O mais velho entre três irmãos, Ben Bernanke sempre se destacou como um menino precoce. Começou a ler ainda no jardim de infância. Adorava, por exemplo, estatísticas sobre beisebol. Assim como Greenspan, mergulhou no estudo de música e também tocou saxofone. Numa entrevista ao Atlanta Journal-Constitution, Nathan Goldman, amigo dos tempos de escola, relembrou: "Ele tinha 13 anos e estávamos discutindo cosmologia e o tamanho do universo".

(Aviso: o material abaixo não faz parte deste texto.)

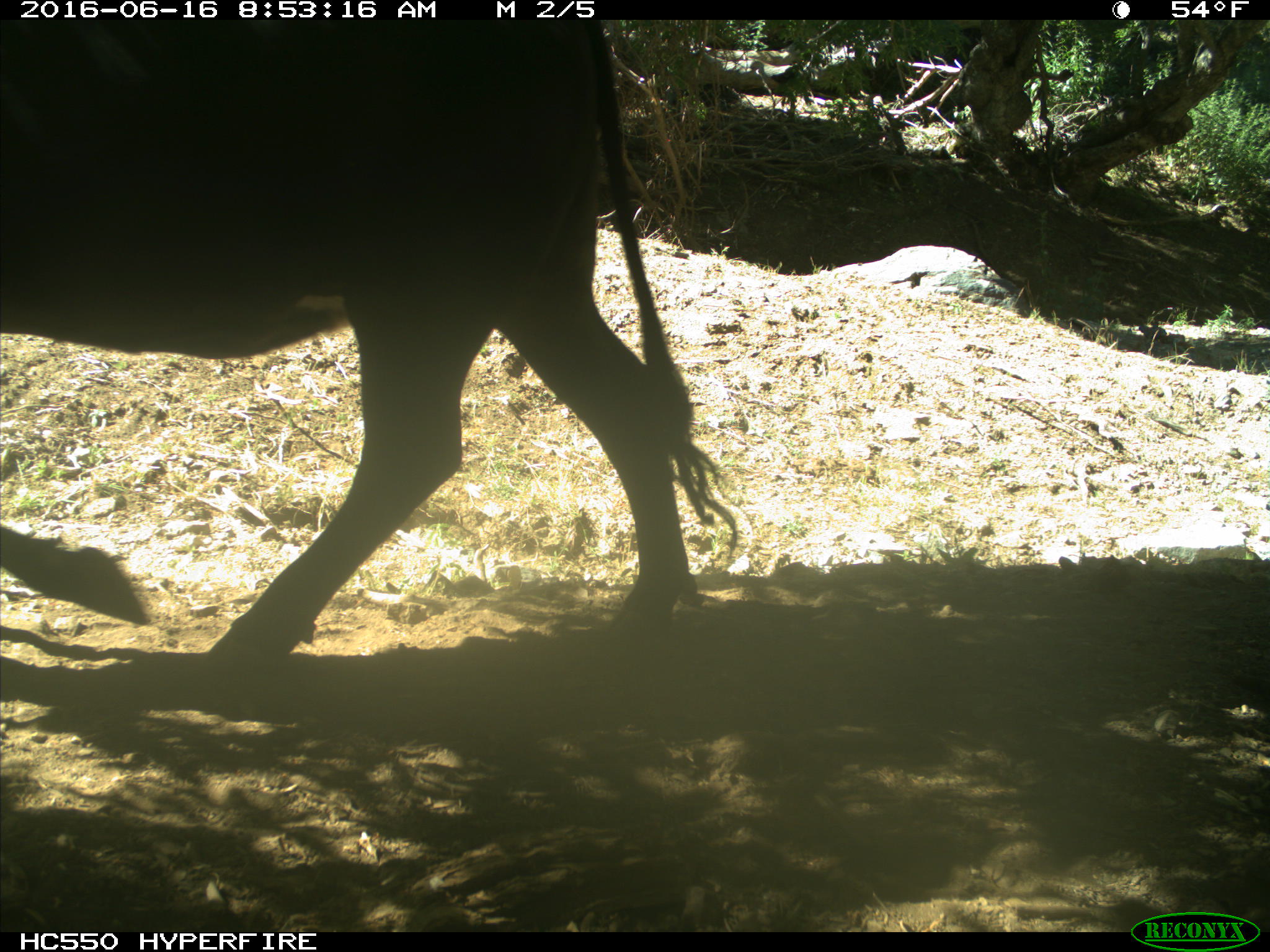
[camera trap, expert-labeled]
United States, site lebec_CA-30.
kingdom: Animalia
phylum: Chordata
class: Mammalia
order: Artiodactyla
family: Bovidae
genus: Bos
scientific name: Bos taurus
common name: domestic cow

Nas várias narrativas que apareceram na mídia sobre a formação e a infância do atual presidente do banco central dos EUA, uma chamou atenção por vir de sua mãe, Edna, que vive atualmente na cidade de Charlotte, na Carolina do Norte. "Ele pedia que eu lesse para ele o tempo todo", contou ela numa entrevista reproduzida no "The New York Times". "E uma vez, de repente, ele disse: `Mamãe, já consigo ler essa história` e começou então a ler". Mais tarde, em 1971, o jovem Ben Bernanke, nos exames para entrar na faculdade, conseguiu a maior pontuação do seu Estado, o que lhe valeu, como prêmio, uma viagem de duas semanas à Europa, com as despesas pagas.

Começava assim uma sólida e vitoriosa carreira acadêmica. Agora, Ben Shalom Bernanke enfrenta o desafio de ajudar a comandar uma gigantesca locomotiva chamada economia dos Estados Unidos.

O Jornalista Jaime Spitzcovsky é editor do site www.primapagina.com.br. Foi editor internacional e correspondente em Moscou e em Pequim.